Stored data entries:
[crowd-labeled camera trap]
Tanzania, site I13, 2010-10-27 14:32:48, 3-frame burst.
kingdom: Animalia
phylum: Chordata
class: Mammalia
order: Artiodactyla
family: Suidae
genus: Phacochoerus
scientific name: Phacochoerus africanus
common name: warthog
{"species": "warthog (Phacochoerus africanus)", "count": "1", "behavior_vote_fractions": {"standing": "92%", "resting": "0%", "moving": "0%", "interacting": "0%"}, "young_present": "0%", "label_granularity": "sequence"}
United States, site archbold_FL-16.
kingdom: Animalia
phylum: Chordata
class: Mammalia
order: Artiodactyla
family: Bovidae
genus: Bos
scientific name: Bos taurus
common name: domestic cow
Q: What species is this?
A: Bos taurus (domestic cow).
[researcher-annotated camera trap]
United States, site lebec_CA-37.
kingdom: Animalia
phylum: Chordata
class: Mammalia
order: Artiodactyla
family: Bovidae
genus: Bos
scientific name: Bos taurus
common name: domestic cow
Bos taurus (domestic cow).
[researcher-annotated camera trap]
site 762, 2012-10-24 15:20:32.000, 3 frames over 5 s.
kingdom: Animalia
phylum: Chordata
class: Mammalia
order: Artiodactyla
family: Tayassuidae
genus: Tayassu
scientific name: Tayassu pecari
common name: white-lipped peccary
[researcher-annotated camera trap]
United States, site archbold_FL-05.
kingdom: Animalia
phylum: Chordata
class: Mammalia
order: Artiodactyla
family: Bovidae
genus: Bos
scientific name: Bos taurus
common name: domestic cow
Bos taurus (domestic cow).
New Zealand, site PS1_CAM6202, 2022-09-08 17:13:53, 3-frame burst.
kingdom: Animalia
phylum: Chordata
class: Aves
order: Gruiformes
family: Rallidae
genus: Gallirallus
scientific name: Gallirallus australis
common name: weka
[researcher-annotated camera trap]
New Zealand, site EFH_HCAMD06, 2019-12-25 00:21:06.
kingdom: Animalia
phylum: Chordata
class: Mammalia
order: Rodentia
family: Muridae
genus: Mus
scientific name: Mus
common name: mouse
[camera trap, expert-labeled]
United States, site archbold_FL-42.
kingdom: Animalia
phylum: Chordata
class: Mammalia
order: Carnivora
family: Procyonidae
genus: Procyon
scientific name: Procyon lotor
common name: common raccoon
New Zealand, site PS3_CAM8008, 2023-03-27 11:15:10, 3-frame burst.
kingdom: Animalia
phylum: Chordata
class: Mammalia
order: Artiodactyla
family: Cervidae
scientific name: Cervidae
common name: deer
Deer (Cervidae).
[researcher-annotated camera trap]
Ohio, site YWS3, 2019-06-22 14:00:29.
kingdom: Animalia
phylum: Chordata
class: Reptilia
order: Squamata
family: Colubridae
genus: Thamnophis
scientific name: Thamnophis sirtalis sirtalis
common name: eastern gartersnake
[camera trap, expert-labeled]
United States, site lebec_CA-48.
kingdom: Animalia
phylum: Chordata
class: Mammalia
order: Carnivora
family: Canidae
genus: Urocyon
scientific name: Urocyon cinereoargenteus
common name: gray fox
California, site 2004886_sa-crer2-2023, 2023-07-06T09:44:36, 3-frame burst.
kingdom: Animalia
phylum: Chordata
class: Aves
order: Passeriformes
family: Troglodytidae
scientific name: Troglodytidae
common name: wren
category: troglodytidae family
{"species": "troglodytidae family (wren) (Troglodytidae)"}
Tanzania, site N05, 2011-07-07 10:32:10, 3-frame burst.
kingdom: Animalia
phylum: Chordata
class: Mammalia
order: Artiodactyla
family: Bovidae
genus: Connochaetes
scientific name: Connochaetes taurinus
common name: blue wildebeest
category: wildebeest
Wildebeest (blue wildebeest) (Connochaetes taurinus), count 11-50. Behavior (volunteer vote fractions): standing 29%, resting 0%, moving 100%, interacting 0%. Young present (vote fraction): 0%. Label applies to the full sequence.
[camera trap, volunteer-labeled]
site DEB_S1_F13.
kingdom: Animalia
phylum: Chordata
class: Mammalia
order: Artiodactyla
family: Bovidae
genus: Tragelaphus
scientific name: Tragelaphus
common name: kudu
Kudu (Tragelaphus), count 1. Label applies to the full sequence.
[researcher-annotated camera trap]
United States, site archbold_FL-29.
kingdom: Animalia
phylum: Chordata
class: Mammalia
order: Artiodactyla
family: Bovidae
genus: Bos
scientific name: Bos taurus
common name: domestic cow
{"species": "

> Work request:
Copy every line of the entries in which "africanus" can be found.

> Task solution:
scientific name: Phacochoerus africanus
{"species": "warthog (Phacochoerus africanus)", "count": "1", "behavior_vote_fractions": {"standing": "92%", "resting": "0%", "moving": "0%", "interacting": "0%"}, "young_present": "0%", "label_granularity": "sequence"}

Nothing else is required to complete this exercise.